Each line of the listing below must be retyped exactly, with images left out.

════════

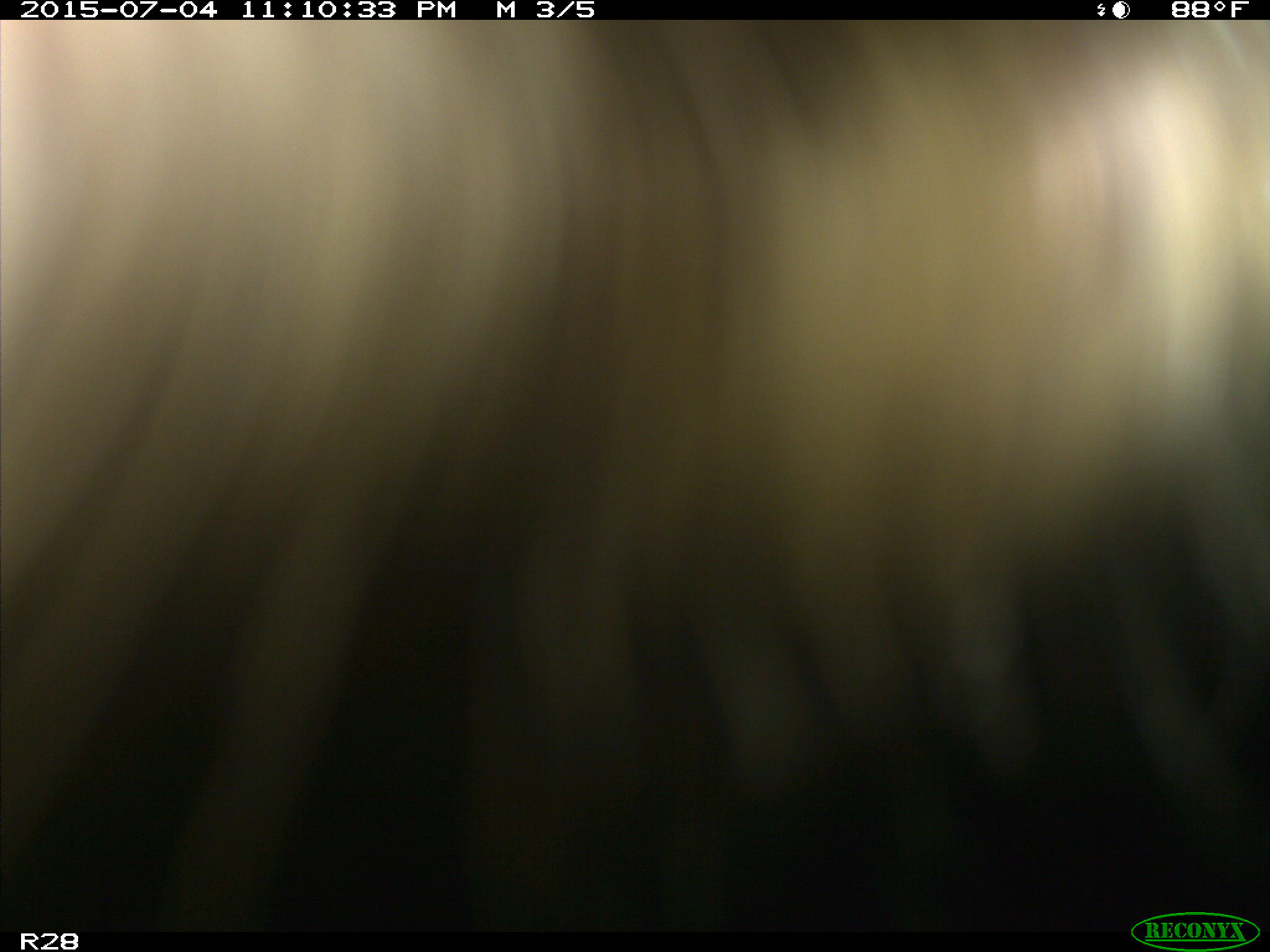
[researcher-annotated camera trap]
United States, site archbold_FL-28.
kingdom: Animalia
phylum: Chordata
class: Mammalia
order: Artiodactyla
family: Bovidae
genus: Bos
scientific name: Bos taurus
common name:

════════

## WRITTEN RESPONSE
[researcher-annotated camera trap]
United States, site archbold_FL-28.
kingdom: Animalia
phylum: Chordata
class: Mammalia
order: Artiodactyla
family: Bovidae
genus: Bos
scientific name: Bos taurus
common name:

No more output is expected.